**THE RECORDS:**
* * *
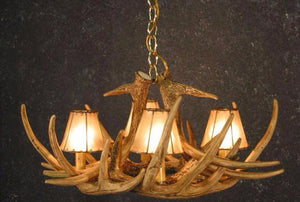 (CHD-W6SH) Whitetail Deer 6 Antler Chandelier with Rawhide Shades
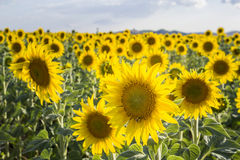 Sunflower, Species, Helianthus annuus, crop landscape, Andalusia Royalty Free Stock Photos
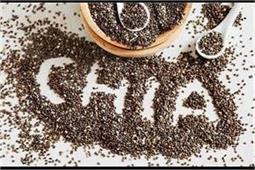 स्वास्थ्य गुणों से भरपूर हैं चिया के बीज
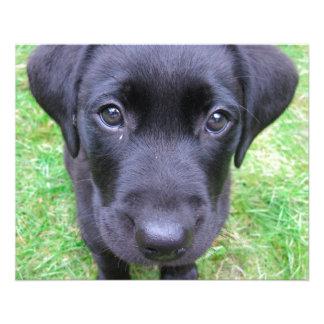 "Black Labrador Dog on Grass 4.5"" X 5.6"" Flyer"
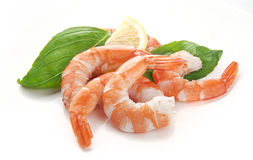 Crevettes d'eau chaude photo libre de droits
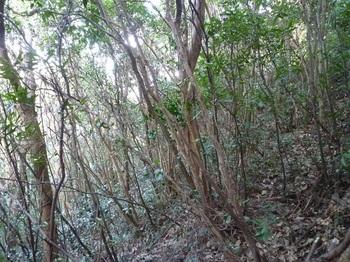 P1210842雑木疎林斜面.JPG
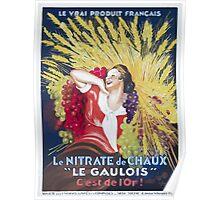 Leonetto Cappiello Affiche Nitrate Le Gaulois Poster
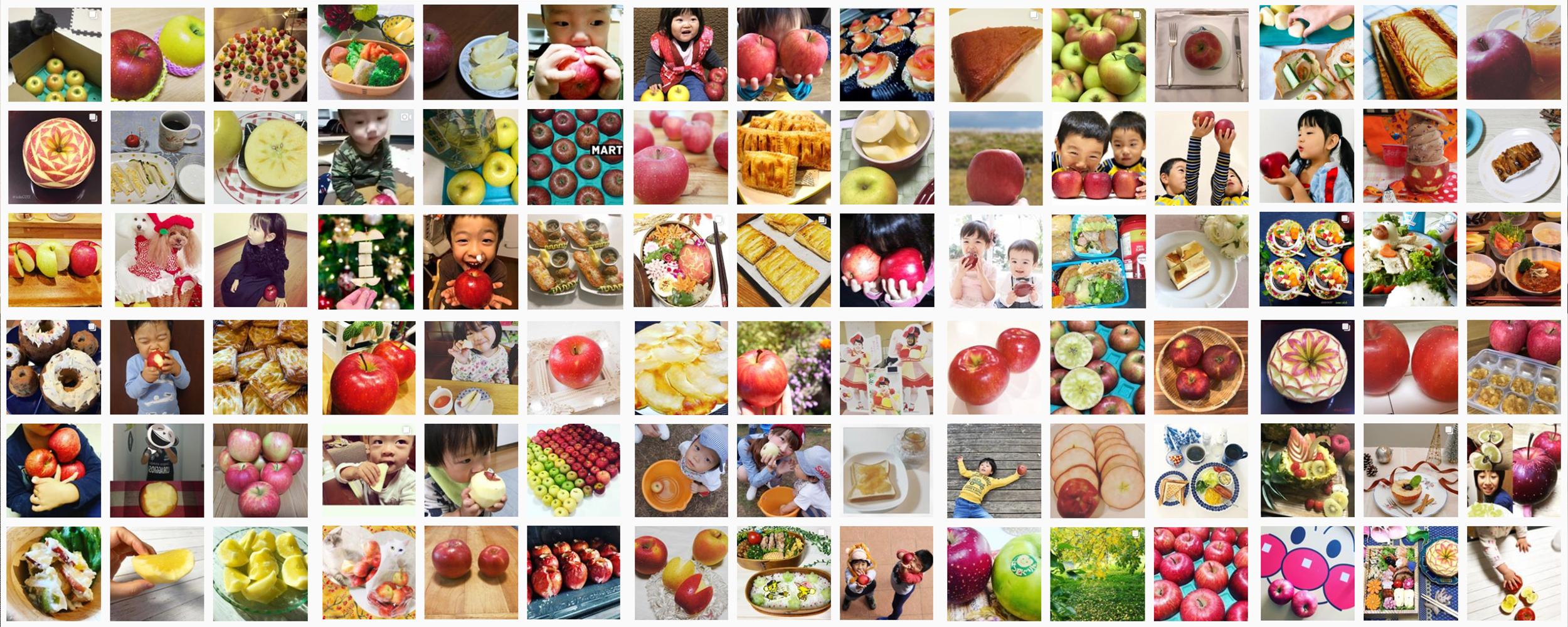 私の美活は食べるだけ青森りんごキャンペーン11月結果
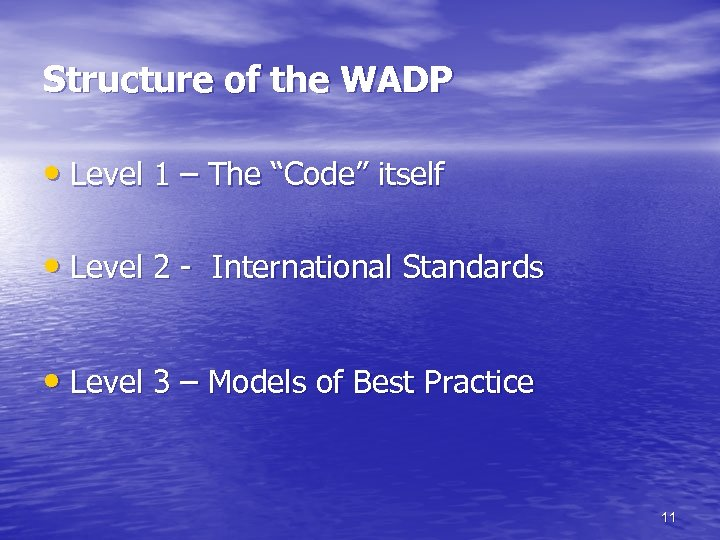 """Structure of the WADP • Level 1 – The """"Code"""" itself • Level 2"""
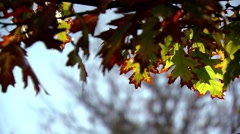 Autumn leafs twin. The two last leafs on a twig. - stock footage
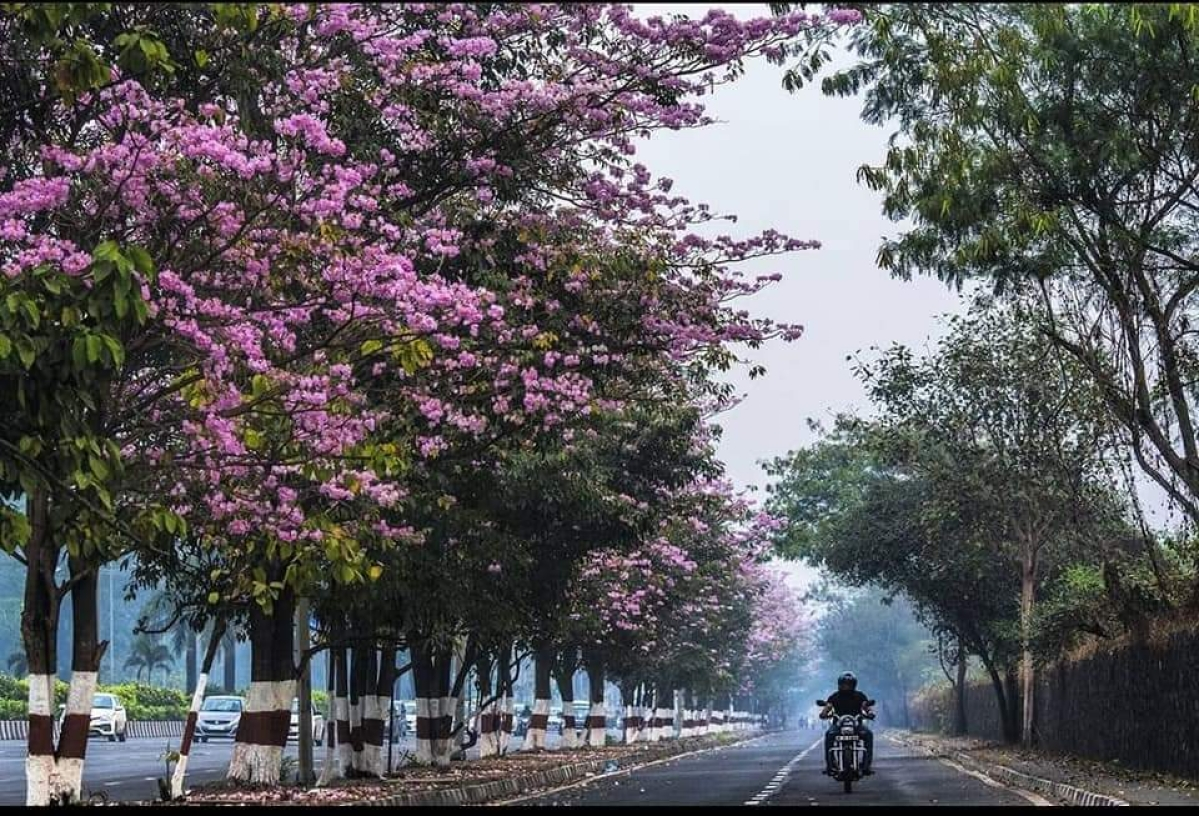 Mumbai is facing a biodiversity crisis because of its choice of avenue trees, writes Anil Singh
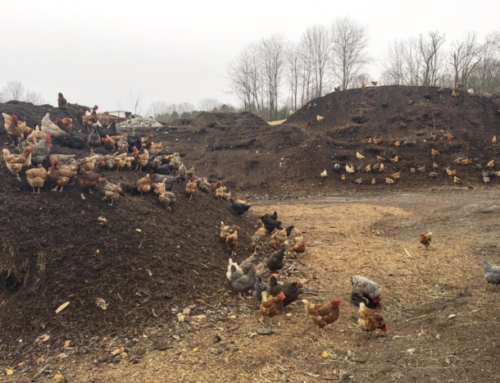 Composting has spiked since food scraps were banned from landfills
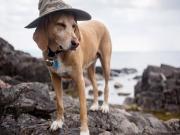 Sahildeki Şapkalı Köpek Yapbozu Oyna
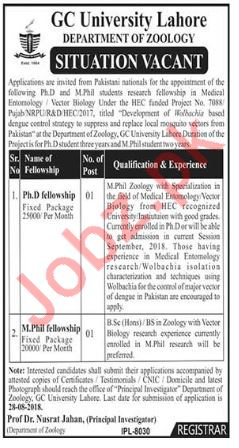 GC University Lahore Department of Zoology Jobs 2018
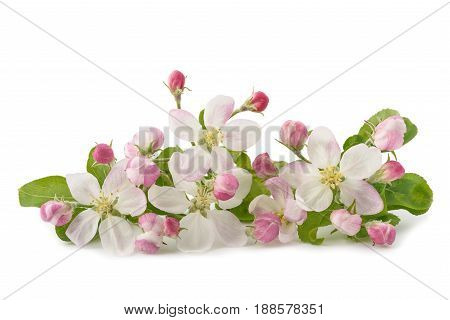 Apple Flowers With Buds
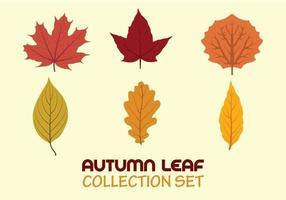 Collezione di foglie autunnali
* * *
**PROBLEM STATEMENT:** Would you return the whole listing exactly, without the pictures?

**SOLUTION TO THE PROBLEM:**
 (CHD-W6SH) Whitetail Deer 6 Antler Chandelier with Rawhide Shades
 Sunflower, Species, Helianthus annuus, crop landscape, Andalusia Royalty Free Stock Photos
 स्वास्थ्य गुणों से भरपूर हैं चिया के बीज
 "Black Labrador Dog on Grass 4.5"" X 5.6"" Flyer"
 Crevettes d'eau chaude photo libre de droits
 P1210842雑木疎林斜面.JPG
 Leonetto Cappiello Affiche Nitrate Le Gaulois Poster
 私の美活は食べるだけ青森りんごキャンペーン11月結果
 """Structure of the WADP • Level 1 – The """"Code"""" itself • Level 2"""
 Autumn leafs twin. The two last leafs on a twig. - stock footage
 Mumbai is facing a biodiversity crisis because of its choice of avenue trees, writes Anil Singh
 Composting has spiked since food scraps were banned from landfills
 Sahildeki Şapkalı Köpek Yapbozu Oyna
 GC University Lahore Department of Zoology Jobs 2018
 Apple Flowers With Buds
 Collezione di foglie autunnali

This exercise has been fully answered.